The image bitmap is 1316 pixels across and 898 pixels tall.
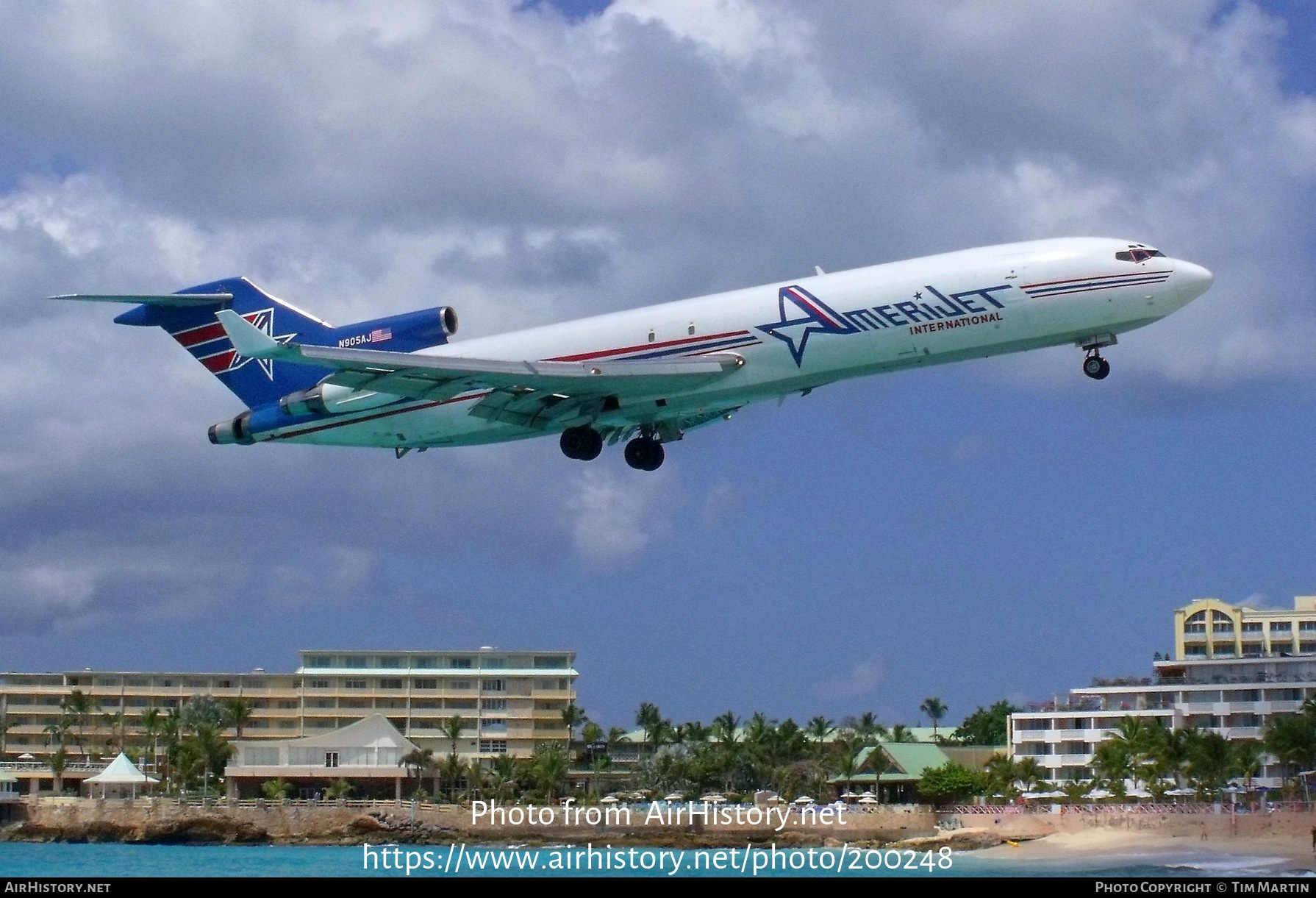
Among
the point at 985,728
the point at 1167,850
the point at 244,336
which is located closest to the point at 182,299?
the point at 244,336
■ ■ ■ ■ ■
**GOAL:** Restate the whole listing above exactly, please, omitting every image.

**CORRECT ANSWER:**
The image bitmap is 1316 pixels across and 898 pixels tall.
Among
the point at 985,728
the point at 1167,850
the point at 244,336
which is located closest to the point at 182,299?
the point at 244,336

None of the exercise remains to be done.